December 4, 2022 Derek Jones 4 comments

Programming do-gooders sometimes fall into the trap of thinking that banning the use of a problematic language construct removes the possibility of the problems associated with that construct’s usage construct from occurring. The do-gooders overlook the fact that developers use language constructs because they solve a coding need, and that banning usage does not make the coding need go away. If a particular usage is banned, then developers have to come up with an alternative to handle their coding need. The alternative selected may have just as many, or more, problems associated with its use as the original usage.

The C++ committee has fallen into this do-gooder trap by deprecating the use of some unary operators (i.e., ++ and --) and compound assignment operators (e.g., += and &=) on objects declared with the volatile type-specifier. The new wording appears in the 2020 version of the C++ Standard; see sections 7.6.1.5, 7.6.2.2, 7.6.19, and 9.6.

Listing a construct as being deprecated gives notice that it might be removed in a future revision of the standard (languages committees tend to accumulate deprecated constructs and rarely actually remove a construct; breaking existing code is very unpopular).

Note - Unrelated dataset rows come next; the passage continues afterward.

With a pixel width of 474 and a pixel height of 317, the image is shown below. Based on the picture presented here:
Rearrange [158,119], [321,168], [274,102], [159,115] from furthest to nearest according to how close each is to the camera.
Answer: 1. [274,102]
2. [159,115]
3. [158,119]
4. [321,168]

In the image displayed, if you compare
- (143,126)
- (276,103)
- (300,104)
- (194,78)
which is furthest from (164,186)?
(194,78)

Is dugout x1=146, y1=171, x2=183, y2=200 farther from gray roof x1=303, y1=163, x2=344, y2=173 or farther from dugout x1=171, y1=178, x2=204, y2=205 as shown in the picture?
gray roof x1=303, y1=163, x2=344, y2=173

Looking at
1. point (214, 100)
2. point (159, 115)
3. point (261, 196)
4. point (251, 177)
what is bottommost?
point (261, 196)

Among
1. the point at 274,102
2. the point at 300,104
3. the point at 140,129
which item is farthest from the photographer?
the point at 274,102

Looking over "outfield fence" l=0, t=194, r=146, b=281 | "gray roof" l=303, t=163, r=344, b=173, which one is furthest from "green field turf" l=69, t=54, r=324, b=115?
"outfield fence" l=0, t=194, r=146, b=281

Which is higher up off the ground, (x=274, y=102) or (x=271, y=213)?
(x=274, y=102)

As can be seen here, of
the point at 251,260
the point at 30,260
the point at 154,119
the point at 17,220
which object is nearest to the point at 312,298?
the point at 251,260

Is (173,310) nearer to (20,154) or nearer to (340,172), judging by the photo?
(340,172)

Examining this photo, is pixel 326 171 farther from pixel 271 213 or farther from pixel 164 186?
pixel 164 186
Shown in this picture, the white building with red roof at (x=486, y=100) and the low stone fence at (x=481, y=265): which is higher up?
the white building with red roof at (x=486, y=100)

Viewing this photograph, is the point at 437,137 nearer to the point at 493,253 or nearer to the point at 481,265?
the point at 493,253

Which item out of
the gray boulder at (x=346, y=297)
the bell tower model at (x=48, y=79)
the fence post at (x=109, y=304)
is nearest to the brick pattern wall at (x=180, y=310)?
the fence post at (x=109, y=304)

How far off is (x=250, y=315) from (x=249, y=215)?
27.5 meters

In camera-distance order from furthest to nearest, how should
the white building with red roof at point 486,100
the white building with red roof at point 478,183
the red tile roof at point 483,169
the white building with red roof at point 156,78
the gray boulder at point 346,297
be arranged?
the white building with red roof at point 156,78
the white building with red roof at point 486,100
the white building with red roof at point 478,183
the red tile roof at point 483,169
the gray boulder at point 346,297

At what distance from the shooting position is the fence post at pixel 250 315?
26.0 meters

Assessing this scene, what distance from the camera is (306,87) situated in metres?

What might be problematic about objects declared with the volatile type-specifier?

By declaring an object with the volatile type-specifier a developer is giving notice that its value can change through unknown mechanisms at any time. For instance, an array may be mapped to the memory location where the incoming bytes from a communications port are stored, or the members of a struct may represent the various status and data information relating to some connected hardware device.

The presence of volatile in an object’s declaration requires that the compiler not optimise away assignments or accesses to said object (because such assignments or accesses can have effects unknown to the compiler).

   volatile int k = 0;
   int i = k, // value of k not guaranteed to be 0
       j = k; // value of k may have changed from that assigned to i
 
   if (i != j)
      printf("The value of k changed from %d to %d\n", i, j);

If, at some point in the future, developers cannot rely on code such as k+=3; being supported by the compiler, what are they to do?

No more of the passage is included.